Although many NIH research grants run for longer, scientists generally receive their funding one year at a time and are required to submit a progress report to the agency annually. NIH staff members then review this report and can issue a continuation of funding.
The agency, based in Bethesda, Maryland, has now asked its employees to review new and ongoing projects for any DEI activities and to place them in one of four categories: projects that solely support DEI-related activities (category one), projects that partially support these activities (category two), projects that do not support these activities but include some DEI-related language (category three) and projects that do not support any DEI activities (category four).
The NIH’s 27 institutes and centres should not issue awards for research in category one, according to a guidance document obtained by Nature and sent to some employees this week. Category-two research must be renegotiated with the lead researcher or institution on the grant to remove any DEI activities. If the work cannot be renegotiated, the institute must seek termination of the project, the document says.

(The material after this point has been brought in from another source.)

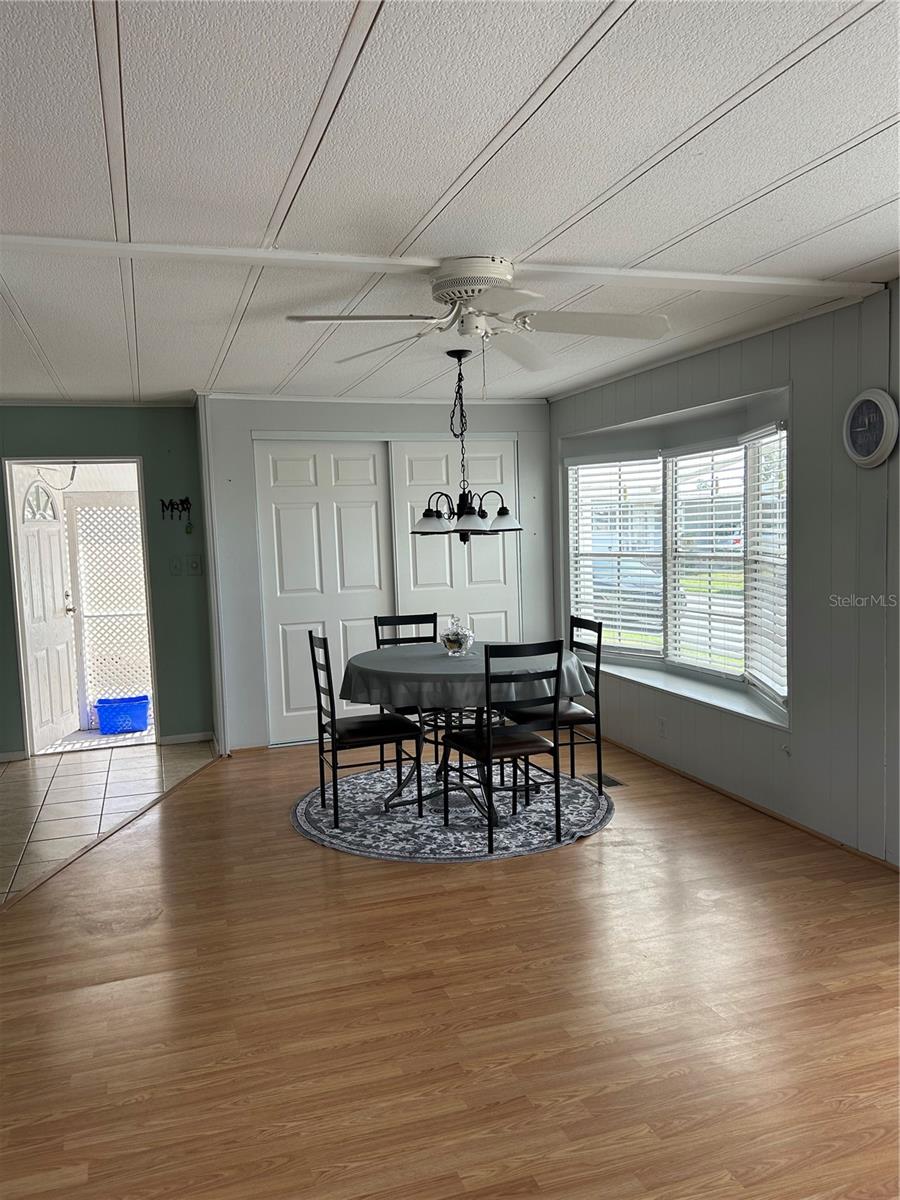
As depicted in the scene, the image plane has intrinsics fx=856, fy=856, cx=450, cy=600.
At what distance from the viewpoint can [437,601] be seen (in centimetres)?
640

Category-three and -four research can continue unimpeded as long as any DEI language is stripped from the application or progress report.
Putting aside political ideology, as a scientist, i would not be happy if an ongoing grant were to be cancelled due to a change in leadership.
I would better understand if new grants were granted differently based on changes in policy.
But here, for PHD students who make an ideological choice sometimes to not chase the big money, this can have profound consequences when a multiyear grant is suddenly cancelled midway. Just because they chose the wrong topic.
I know DEI is not popular here, so not much love lost, most likely, but this creates precedent where a next administration can decide to cancel less controversial grants, for any reason they seem fit.
I'm not sure about the US, but the yearly administrative renewal for a grant that runs for 3 years for instance, as mentioned here, is common in Korea too, but it's usually just a formality.